> [Task material]
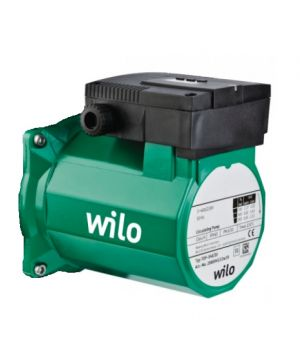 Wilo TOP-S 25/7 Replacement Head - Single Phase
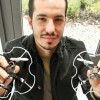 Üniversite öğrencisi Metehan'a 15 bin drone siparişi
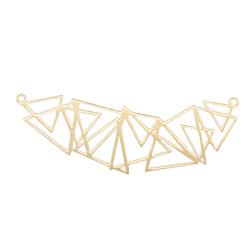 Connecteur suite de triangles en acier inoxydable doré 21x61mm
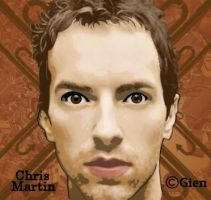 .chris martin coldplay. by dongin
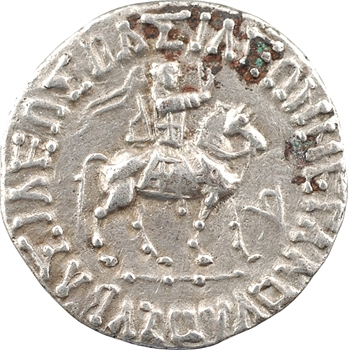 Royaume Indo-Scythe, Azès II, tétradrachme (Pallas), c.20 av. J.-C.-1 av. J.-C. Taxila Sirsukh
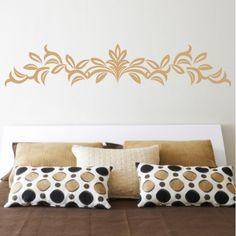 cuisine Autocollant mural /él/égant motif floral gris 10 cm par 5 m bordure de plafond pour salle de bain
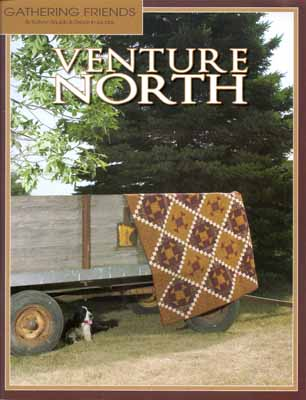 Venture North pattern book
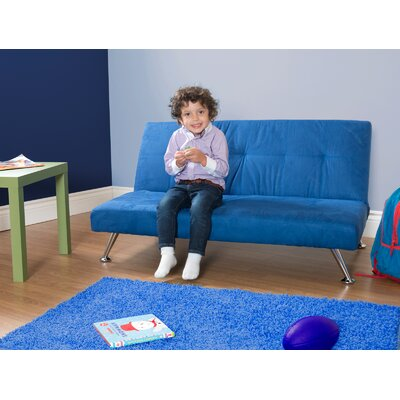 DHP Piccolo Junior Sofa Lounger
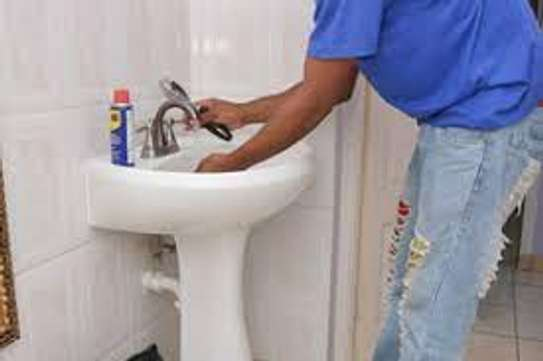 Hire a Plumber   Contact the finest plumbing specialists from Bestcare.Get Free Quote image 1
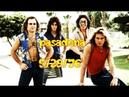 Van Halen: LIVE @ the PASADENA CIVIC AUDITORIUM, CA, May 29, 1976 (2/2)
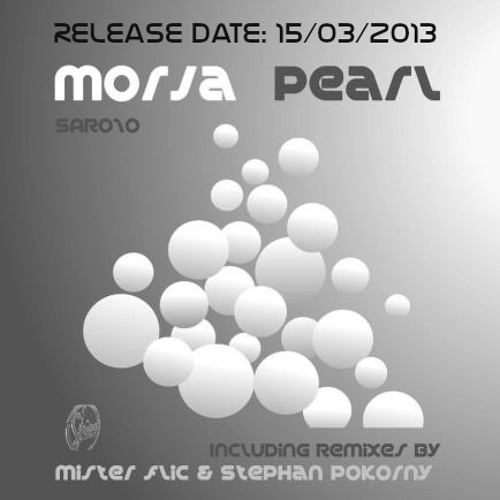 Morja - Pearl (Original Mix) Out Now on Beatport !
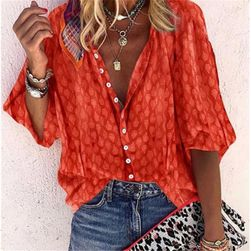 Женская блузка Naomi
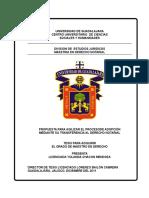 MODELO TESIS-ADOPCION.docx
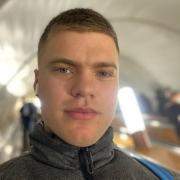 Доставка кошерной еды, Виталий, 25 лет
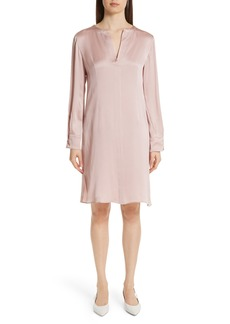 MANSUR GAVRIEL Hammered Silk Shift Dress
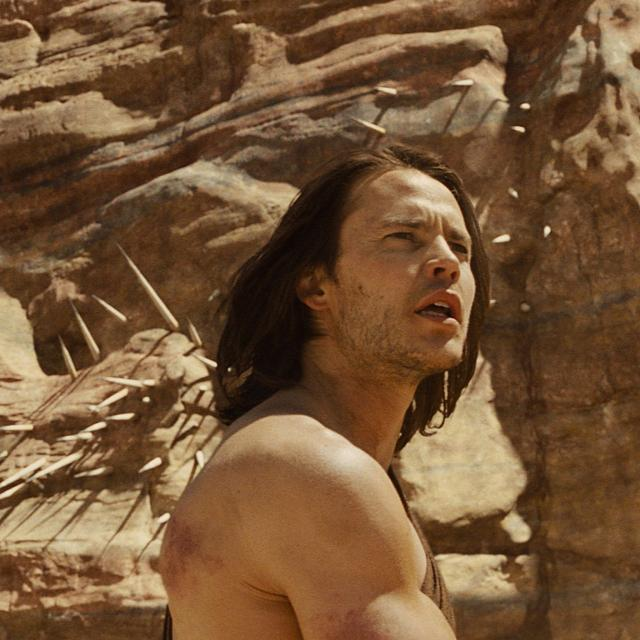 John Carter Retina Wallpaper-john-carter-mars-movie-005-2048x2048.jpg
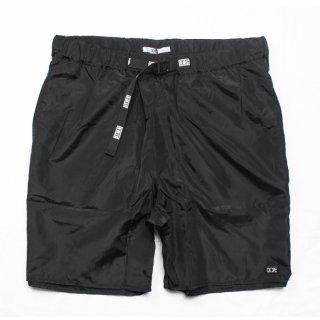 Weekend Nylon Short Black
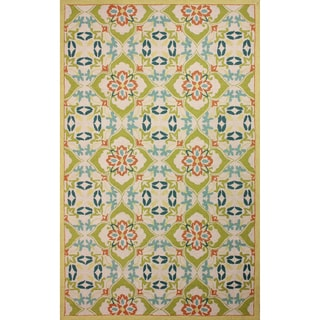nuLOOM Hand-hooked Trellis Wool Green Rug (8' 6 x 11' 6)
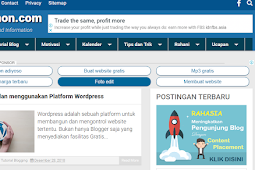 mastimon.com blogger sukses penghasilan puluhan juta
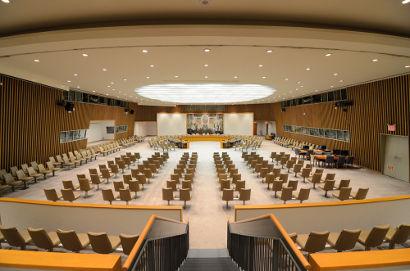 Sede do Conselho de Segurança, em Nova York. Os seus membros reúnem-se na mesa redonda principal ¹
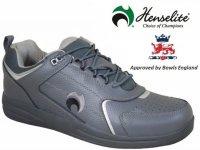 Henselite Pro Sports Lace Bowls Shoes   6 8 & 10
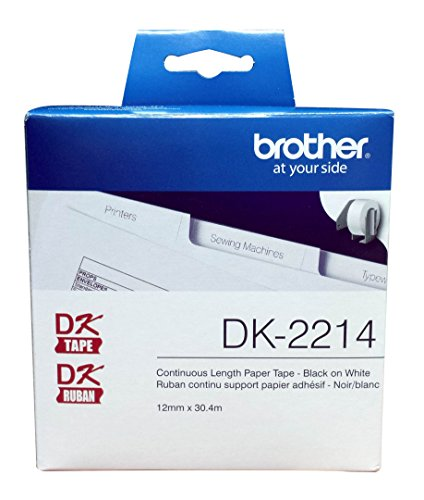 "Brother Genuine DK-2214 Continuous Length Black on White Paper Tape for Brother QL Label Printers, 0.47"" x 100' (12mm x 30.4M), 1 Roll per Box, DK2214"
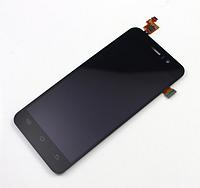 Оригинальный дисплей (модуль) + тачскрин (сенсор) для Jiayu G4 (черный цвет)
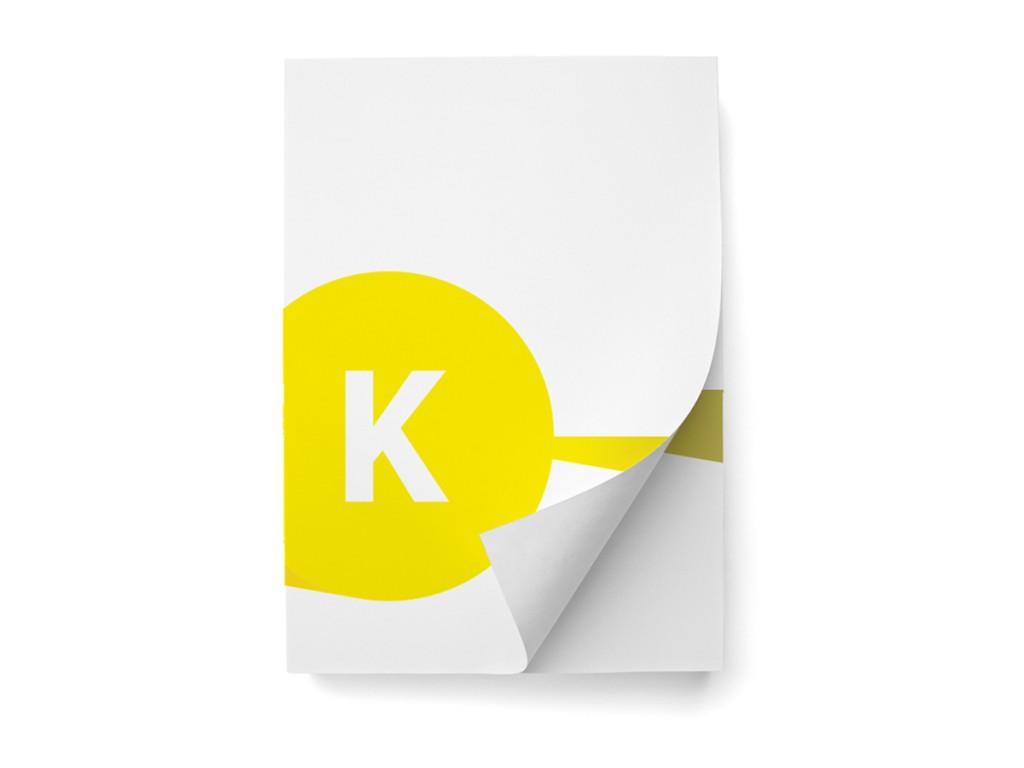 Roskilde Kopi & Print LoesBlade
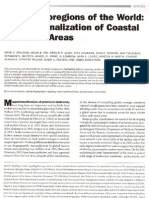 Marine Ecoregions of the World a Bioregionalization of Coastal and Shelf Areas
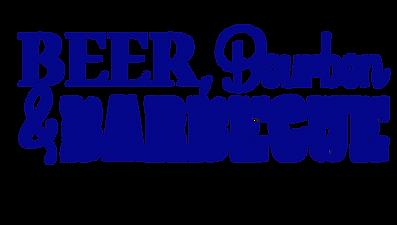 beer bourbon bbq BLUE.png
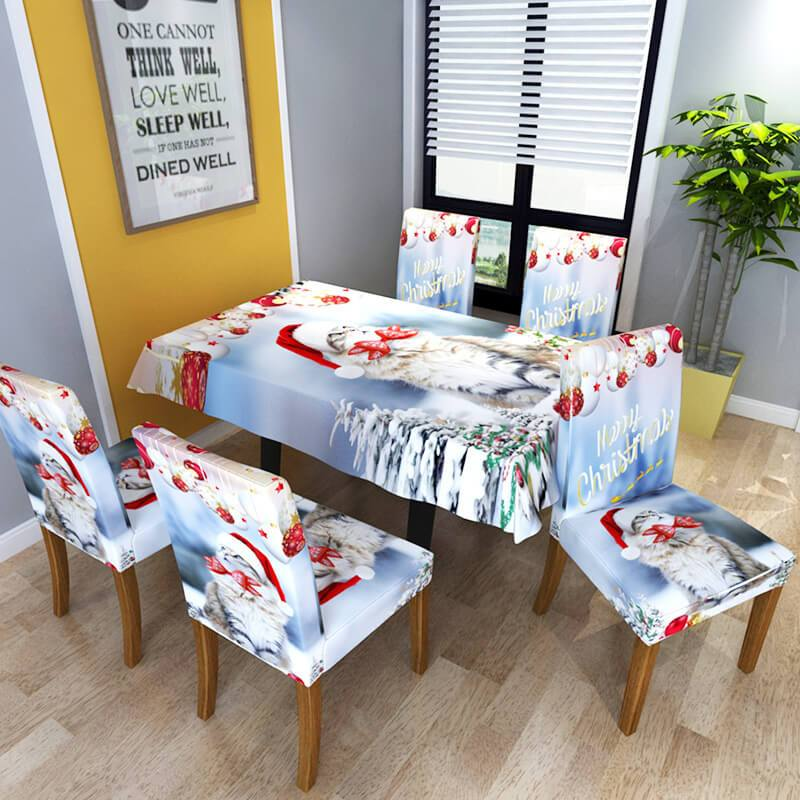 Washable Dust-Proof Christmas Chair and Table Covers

> [Task item]
A faithful, word-for-word copy of the records above, pictures left out, is the answer.

> [Response to this exercise]
 Wilo TOP-S 25/7 Replacement Head - Single Phase
 Üniversite öğrencisi Metehan'a 15 bin drone siparişi
 Connecteur suite de triangles en acier inoxydable doré 21x61mm
 .chris martin coldplay. by dongin
 Royaume Indo-Scythe, Azès II, tétradrachme (Pallas), c.20 av. J.-C.-1 av. J.-C. Taxila Sirsukh
 cuisine Autocollant mural /él/égant motif floral gris 10 cm par 5 m bordure de plafond pour salle de bain
 Venture North pattern book
 DHP Piccolo Junior Sofa Lounger
 Hire a Plumber   Contact the finest plumbing specialists from Bestcare.Get Free Quote image 1
 Van Halen: LIVE @ the PASADENA CIVIC AUDITORIUM, CA, May 29, 1976 (2/2)
 Morja - Pearl (Original Mix) Out Now on Beatport !
 Женская блузка Naomi
 MODELO TESIS-ADOPCION.docx
 Доставка кошерной еды, Виталий, 25 лет
 MANSUR GAVRIEL Hammered Silk Shift Dress
 John Carter Retina Wallpaper-john-carter-mars-movie-005-2048x2048.jpg
 Weekend Nylon Short Black
nuLOOM Hand-hooked Trellis Wool Green Rug (8' 6 x 11' 6)
 mastimon.com blogger sukses penghasilan puluhan juta
 Sede do Conselho de Segurança, em Nova York. Os seus membros reúnem-se na mesa redonda principal ¹
 Henselite Pro Sports Lace Bowls Shoes   6 8 & 10
 "Brother Genuine DK-2214 Continuous Length Black on White Paper Tape for Brother QL Label Printers, 0.47"" x 100' (12mm x 30.4M), 1 Roll per Box, DK2214"
 Оригинальный дисплей (модуль) + тачскрин (сенсор) для Jiayu G4 (черный цвет)
 Roskilde Kopi & Print LoesBlade
 Marine Ecoregions of the World a Bioregionalization of Coastal and Shelf Areas
 beer bourbon bbq BLUE.png
 Washable Dust-Proof Christmas Chair and Table Covers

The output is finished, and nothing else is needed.